Pure code is code with no side effects. It doesn't change local variables. It doesn't change global variables. It doesn't do IO. This means that the output value of a function depends on the arguments and nothing but the arguments. No matter how many times you call a pure function with the same argument, you'll always get the same value returned.

By structuring your code so that the computations are done in pure code, you can eliminate all the issues of needing locks during the parallel computation. Since nothing is modified, there's no need to lock anything. This kind of structure is actually straightforward. It amounts to having an interface section that does IO and is hence impure, and then a computation section that is pure code that is called after all the IO is done.

This example does that. The Mandelbrot module in Mandelbrot.hs is pure code. The Main module is all interface code, and does all the IO.

Parallel segments

In order to run computations in parallel, the parts running in parallel must not depend on each in any way. If they are interdependent, you'll need some kind of rendezvous mechanism. This is less likely to happen in pure code, because you can't wait for values to change. Pure code doesn't guarantee rendezvous-free parallel code, but it does make it easier.

This example is particularly easy to make parallel. It iterates over the points in a square region of the plane, determining whether each point is a member of the mandelbrot set. This requires iterating the point through a function to see if it exist the region of the plane, and we then assign an ASCII graphic to the point depending on the number of iterations that took, or 0 if we gave up. Since the only values used to check a point are the point itself, each point can be checked in parallel with all the others.

In this case, we're only going to check the rows in parallel with each other. This speeds up the process to use almost all of the two cores we allocate, so reaching further into the code to make the parallel bits finer grained won't improve things.

The example

Main.hs provides the interface for the module. It sets the number of CPUs to use to two, or at least tries to. Then it runs a simple MFlow web server, with a home page that links to either a single or multi-threaded run of the mandelbrot example. Running an example yields an ASCII plot of the Mandelbrot set, which should be familiar, except for using ASCII graphics. It also does some simple-minded timing and prints the results of that along with the CPU count, just to give you an idea of how much difference there is between the two.

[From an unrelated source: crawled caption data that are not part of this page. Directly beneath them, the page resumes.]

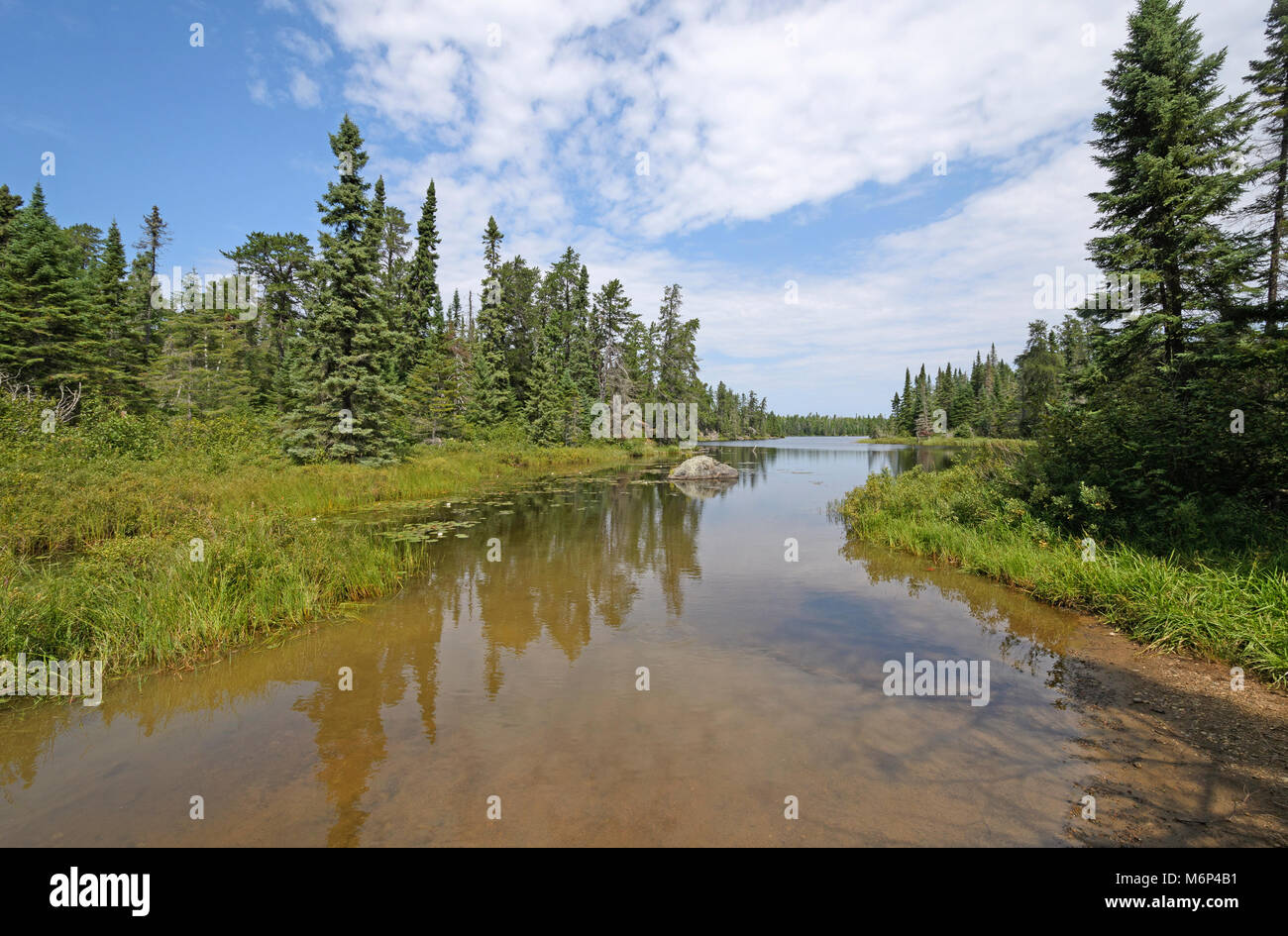 Calm Waters on a Quiet Inlet on Missing Link Lake in The Boundary Waters of Minnesota - Stock Image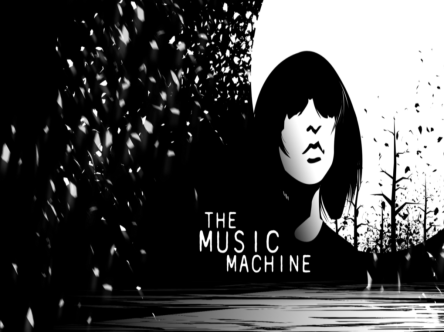 The Music Machine Title Card
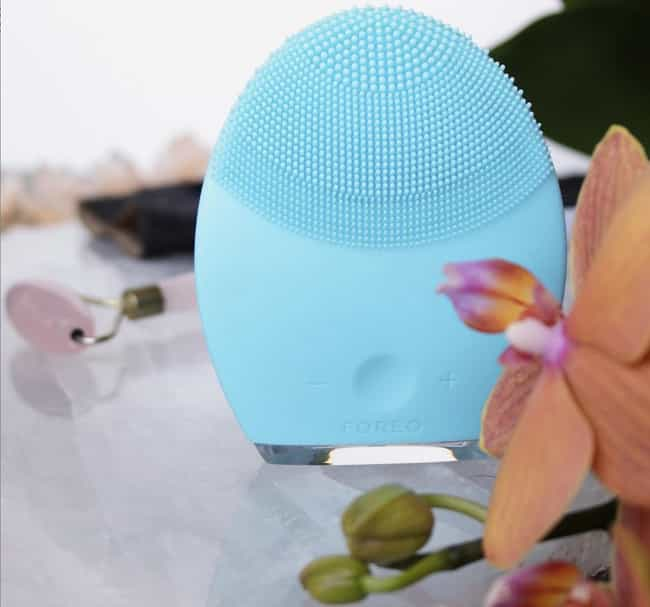 FOREO LUNA 2, a silicon scrubb... is listed (or ranked) 3 on the list Some Of The Best Skincare Tools We Could Find On Amazon Are Also Kind Of Weird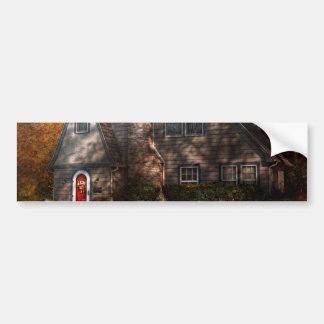 Cottage - Cranford, NJ - Autumn Cottage Bumper Stickers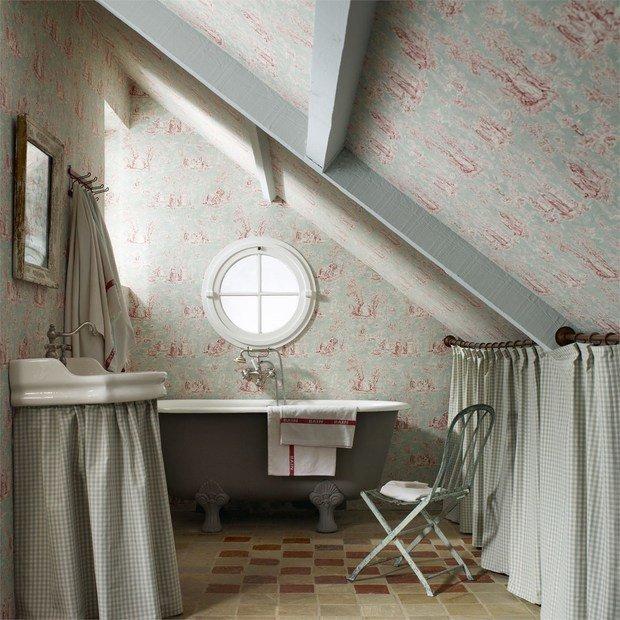 Фотография: Ванная в стиле Прованс и Кантри, Советы – фото на INMYROOM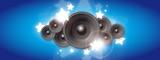 Stars and speakers / Etoiles et haut-parleurs - 237703367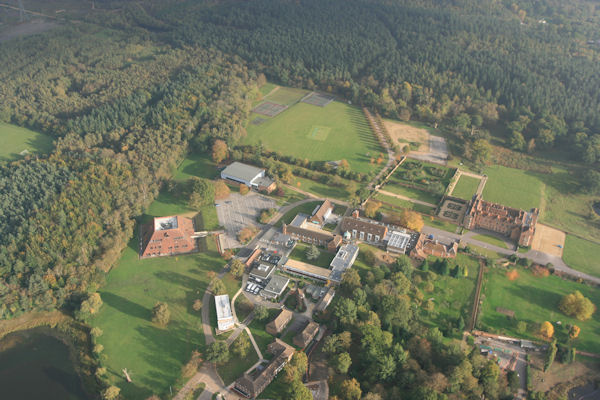 Bramshill Police College aerial view.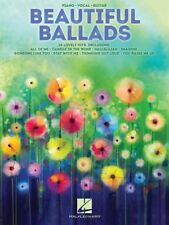 Jazz Ballads for Singers Men/'s Edition 15 Classic Standards in Custom 000740259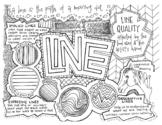 Art Elements   Coloring Page & Notes   BUNDLE   Line, Shap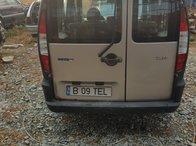 Plansa bord Fiat Doblo 2001 Break 1,9 diesel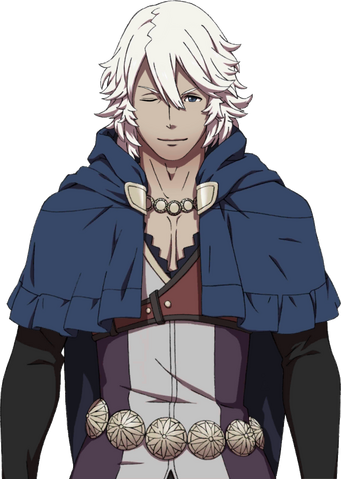 File:FEF Niles Eyepatchless My Room Model.png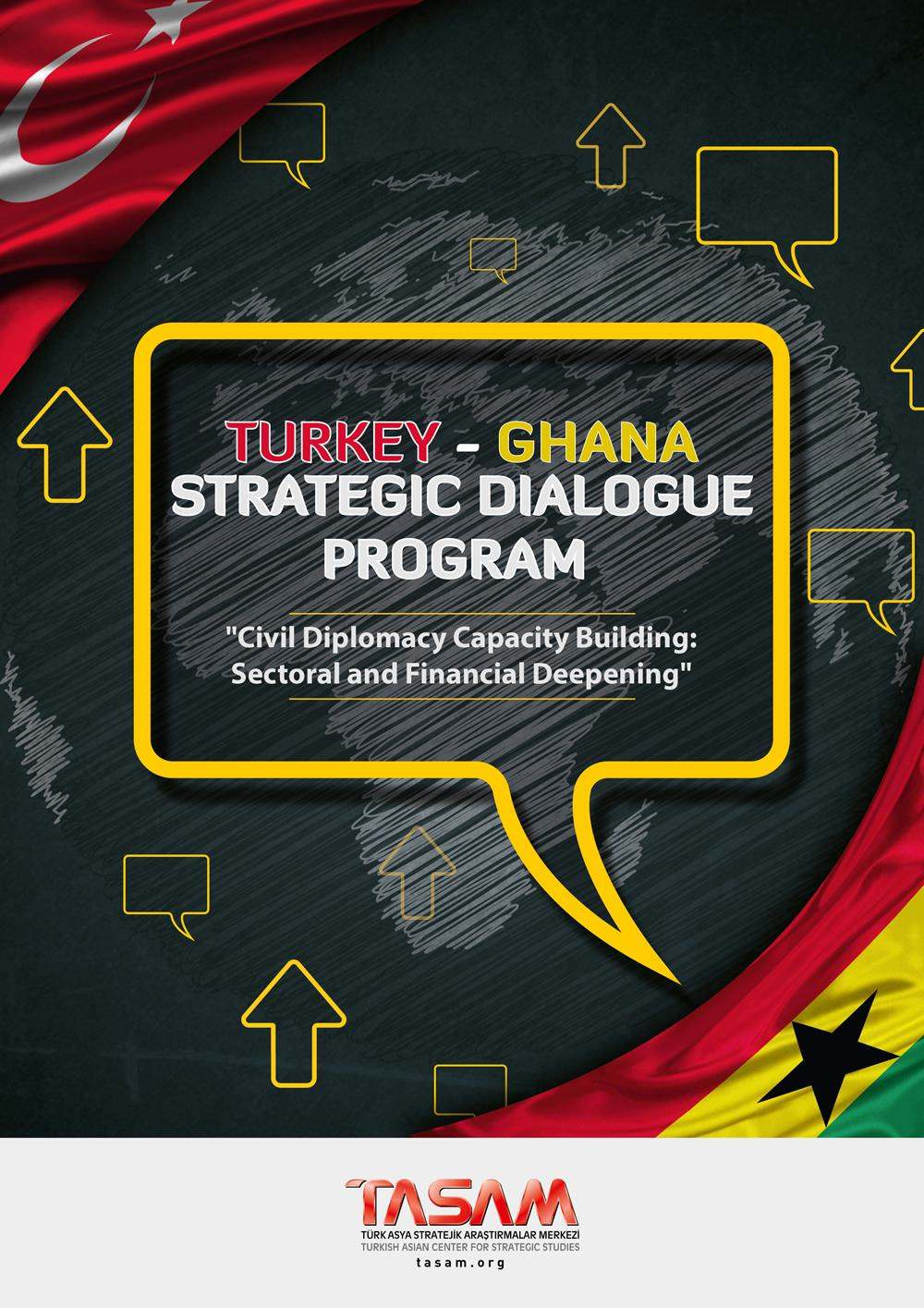 Turkey - Ghana Strategic Dialogue Program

Mandelbrot.hs does the actual calculations - up to the level of the row. I'm not going to discuss it in detail, as it's pretty straightforward once you have the definition of the set in hand. The final bit of code is iterating over the set of rows, which is done in Evaluators.hs.

Evaluators.hs is pulled out of Mandelbrot.hs, because there are two versions of the code. One version, single just iterates over each row in the set to produce a list of lines in the set. The second version, multi, does the same, except it does it in parallel so that multiple cores will be leveraged.

Check the comments in Evaluators.hs for more information on how this works.

Running in the IDE

Running this in the IDE takes about 20 seconds with a single thread, and 10 with multiple threads as is. Both versions have two cores allocated, so it is possible the single-threaded version will use more CPU time than elapsed time, as the runtime system time is included in the timing, and some of that may be done on the second CPU. The parallel version usually gets better than 1.9 times as much CPU time as elapsed time, which isn't bad for adding three words to a single line.

Since the IDE runs unoptimized code, if you're going to build a version to deploy or download, you should consider changing the number of iterations in Main.hs from 2000 to 10000 or more.